Auch Otto Schily zeigte sich der Situation bewusst und versprach, die "Zersplitterung" stärker zu strukturieren. Zukünftig wolle man sich besonders auf Projekte konzentrieren, die "ganzheitliche Ansätze" verfolgen und auf Vernetzung setzen. Fünf Projekte, die in diese Richtung gehen, erhielten den diesjährigen Award, darunter ein Geoserver mit Katasteramtsdaten "über Ländergrenzen hinweg". Deutlich mehr jedoch als an behördlicher Feinjustierung ist Schily an Sicherheitsaspekten interessiert, die sich mit eGovernment verbinden. So will er eine "Maximierung von IT-Techniken bei Minimierung ihrer Risiken" erreichen. Weil volkswirtschaftlicher Erfolg von der Sicherheit abhängig sei, soll etwa eine "Anti-Spam-Strategie" den Wirtschaftsnachteil mindern, der durch den 60-prozentigen Spam-Anteil im gesamten Email-Verkehr entsteht. Dazu erscheint es Schily notwendig, das Teledienstgesetz und das Wettbewerbsrecht zu ändern. Auch seine unlängst ins Leben gerufene eCard-Strategie begnügt sich nicht mit Kleinteiligem. Vereinheitlichte Chips auf der Gesundheitskarte, im Personalausweis und für Steuererklärungen sollen den Verwaltungsaufwand einschränken und die Geschäftsprozesse sicherer zu machen. Kritische Einwände schlägt Schily in den Wind: "Der gläserne Bürger ist Unsinn", sagte Schily auf der CeBIT, "alle Bedenken halte ich für falsch".

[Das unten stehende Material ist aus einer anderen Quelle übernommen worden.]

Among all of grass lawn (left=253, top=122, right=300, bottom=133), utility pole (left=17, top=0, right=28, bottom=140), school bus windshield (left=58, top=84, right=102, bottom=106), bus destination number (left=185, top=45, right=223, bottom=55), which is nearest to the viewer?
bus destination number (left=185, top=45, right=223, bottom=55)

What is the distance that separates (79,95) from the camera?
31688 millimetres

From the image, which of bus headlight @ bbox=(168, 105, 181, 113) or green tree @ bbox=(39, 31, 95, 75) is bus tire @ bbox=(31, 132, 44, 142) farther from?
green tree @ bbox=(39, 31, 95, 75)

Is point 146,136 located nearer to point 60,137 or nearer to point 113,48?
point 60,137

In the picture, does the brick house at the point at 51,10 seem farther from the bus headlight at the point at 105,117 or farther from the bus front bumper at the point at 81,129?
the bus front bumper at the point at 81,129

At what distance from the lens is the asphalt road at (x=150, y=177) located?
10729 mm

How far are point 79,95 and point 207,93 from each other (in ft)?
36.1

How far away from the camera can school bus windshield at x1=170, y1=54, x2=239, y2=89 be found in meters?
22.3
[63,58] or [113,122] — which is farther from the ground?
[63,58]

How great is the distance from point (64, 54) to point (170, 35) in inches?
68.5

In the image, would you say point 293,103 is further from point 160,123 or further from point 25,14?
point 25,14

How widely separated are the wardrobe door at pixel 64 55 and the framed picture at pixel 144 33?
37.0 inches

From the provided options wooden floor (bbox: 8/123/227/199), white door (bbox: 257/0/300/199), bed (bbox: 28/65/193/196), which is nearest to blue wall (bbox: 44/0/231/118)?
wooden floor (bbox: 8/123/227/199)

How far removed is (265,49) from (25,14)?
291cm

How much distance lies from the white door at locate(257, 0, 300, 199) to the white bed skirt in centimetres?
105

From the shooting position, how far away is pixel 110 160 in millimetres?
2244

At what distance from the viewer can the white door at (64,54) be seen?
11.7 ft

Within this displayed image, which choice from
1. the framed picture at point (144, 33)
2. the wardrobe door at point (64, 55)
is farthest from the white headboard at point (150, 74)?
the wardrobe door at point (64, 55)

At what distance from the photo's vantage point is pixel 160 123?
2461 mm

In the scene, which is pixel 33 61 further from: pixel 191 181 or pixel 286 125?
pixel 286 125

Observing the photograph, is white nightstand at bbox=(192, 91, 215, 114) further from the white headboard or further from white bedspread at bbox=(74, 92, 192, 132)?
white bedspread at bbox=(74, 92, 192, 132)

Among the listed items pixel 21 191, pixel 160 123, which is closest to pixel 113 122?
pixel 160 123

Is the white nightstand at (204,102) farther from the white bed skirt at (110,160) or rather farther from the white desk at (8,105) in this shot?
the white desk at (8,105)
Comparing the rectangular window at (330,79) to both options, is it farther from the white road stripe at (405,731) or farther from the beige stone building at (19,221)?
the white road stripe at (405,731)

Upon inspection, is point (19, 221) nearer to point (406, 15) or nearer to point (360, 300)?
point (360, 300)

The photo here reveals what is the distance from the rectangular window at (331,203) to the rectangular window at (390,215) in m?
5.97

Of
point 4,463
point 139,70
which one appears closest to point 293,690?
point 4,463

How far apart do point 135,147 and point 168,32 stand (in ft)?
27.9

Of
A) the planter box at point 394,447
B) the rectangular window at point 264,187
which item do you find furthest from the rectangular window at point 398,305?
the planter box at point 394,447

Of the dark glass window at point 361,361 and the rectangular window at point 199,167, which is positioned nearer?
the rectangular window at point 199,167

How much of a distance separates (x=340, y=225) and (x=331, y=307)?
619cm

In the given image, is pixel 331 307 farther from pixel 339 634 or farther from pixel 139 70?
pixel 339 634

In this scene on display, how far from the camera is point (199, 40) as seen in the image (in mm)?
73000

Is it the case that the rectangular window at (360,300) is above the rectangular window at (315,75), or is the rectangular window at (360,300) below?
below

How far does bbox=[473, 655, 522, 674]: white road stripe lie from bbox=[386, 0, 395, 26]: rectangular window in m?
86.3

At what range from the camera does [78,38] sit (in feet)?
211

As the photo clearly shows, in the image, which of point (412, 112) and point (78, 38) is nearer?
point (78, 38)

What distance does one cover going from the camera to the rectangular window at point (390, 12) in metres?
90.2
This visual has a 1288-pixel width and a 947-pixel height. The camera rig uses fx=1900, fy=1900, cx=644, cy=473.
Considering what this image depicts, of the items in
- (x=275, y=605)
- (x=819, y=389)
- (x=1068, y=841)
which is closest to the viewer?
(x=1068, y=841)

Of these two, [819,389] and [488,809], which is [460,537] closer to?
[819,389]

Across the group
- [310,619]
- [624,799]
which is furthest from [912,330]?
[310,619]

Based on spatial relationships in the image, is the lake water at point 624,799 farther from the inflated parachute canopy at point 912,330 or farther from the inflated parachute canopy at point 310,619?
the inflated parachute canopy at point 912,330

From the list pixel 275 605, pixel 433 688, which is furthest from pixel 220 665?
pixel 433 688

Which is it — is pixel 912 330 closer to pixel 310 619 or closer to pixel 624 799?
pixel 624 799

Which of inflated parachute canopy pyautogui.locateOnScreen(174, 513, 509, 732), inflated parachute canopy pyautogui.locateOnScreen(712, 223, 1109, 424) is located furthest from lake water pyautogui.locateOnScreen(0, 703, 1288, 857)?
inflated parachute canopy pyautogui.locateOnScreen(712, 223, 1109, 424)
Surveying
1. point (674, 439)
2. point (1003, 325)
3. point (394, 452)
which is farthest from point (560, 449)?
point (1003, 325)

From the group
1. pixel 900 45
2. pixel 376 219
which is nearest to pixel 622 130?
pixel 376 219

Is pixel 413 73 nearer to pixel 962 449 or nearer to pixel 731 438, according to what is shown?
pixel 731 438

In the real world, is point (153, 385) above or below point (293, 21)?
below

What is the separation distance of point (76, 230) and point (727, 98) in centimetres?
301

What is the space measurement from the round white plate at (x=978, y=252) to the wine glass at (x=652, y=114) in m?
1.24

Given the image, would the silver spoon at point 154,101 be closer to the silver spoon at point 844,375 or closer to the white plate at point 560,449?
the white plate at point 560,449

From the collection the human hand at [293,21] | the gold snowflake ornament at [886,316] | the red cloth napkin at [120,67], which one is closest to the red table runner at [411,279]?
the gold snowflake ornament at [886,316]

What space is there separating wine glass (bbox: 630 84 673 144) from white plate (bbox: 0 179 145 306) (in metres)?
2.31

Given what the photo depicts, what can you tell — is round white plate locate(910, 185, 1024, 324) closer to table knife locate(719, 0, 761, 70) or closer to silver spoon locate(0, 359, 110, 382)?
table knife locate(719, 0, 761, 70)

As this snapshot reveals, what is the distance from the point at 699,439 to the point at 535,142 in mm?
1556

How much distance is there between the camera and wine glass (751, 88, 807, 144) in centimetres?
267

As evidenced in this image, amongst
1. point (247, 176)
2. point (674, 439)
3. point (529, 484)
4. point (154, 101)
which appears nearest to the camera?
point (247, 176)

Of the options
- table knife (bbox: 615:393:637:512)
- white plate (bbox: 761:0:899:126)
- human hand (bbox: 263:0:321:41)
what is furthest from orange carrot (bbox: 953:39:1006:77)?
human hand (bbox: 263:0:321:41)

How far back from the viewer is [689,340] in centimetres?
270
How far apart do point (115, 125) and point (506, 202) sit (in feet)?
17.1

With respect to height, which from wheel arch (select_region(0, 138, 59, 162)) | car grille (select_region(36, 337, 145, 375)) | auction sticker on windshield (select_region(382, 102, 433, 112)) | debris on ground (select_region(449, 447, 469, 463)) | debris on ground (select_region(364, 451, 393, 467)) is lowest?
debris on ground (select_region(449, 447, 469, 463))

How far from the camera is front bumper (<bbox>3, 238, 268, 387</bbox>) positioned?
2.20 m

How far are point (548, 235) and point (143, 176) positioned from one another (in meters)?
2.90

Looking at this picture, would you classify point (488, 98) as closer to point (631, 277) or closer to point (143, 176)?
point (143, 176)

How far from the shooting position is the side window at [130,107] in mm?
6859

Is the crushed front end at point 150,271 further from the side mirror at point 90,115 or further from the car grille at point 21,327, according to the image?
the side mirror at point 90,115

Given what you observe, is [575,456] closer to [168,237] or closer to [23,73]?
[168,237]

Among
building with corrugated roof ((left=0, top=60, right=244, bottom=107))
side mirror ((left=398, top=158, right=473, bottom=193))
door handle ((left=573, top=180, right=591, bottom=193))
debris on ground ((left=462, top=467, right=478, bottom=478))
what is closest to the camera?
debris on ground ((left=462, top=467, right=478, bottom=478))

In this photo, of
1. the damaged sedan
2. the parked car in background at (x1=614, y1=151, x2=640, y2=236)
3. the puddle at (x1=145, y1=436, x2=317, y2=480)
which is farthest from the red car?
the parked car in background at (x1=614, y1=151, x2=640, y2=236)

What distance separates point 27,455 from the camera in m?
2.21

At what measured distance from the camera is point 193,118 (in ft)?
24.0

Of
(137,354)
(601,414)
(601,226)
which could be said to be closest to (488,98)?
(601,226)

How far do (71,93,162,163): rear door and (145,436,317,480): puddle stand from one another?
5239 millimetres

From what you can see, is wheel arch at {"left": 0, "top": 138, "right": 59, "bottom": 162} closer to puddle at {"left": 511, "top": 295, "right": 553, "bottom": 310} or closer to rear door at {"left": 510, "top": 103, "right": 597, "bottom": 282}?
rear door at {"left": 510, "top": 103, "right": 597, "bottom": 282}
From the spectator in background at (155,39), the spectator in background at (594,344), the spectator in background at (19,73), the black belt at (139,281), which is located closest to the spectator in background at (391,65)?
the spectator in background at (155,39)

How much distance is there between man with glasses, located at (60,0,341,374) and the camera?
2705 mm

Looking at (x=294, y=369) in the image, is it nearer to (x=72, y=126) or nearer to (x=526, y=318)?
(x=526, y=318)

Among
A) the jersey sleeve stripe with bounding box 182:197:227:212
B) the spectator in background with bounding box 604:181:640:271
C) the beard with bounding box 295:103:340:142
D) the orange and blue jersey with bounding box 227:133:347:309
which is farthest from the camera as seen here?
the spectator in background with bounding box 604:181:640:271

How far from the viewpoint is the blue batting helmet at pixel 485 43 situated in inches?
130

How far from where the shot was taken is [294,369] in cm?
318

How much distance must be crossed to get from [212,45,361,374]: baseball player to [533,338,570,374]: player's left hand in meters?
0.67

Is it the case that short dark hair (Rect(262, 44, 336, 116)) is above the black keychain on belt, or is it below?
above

Nach dem Motto: "Wenn der Staat sich in die Karten schauen lässt, müssen sich das die Bürger auch gefallen lassen", reißt die Liste der Einfälle aus dem Innen- und Justizministerium gar nicht ab: DNA-Datei, DNS-Tests selbst für Handtaschenräuber, elektronischer Fingerabdruck, Anti-Spam-Strategie, Lockerung des Bankgeheimnisses, neue Sicherheitsgesetze. Nun will Schily alle anfallenden Telekommunikationsdaten ein Jahr lang speichern. Sowohl Festnetz- und Mobilfunkverbindungen als auch der gesamte SMS- und Email-Verkehr sollen für 12 Monate bei den Anbietern zumindest nummerisch verbleiben. Angeblich dient dies der Terrorbekämpfung. Verfassungsrechtliche Bedenken existieren für Schily nicht und der wirtschaftliche Aufwand scheint ihn nicht zu interessieren. Ob dies dem nach Otto Schilys Meinung fehlenden Sicherheitsbewusstsein der Bundesbürger für die Risiken der IT-Technik auf die Sprünge helfen wird?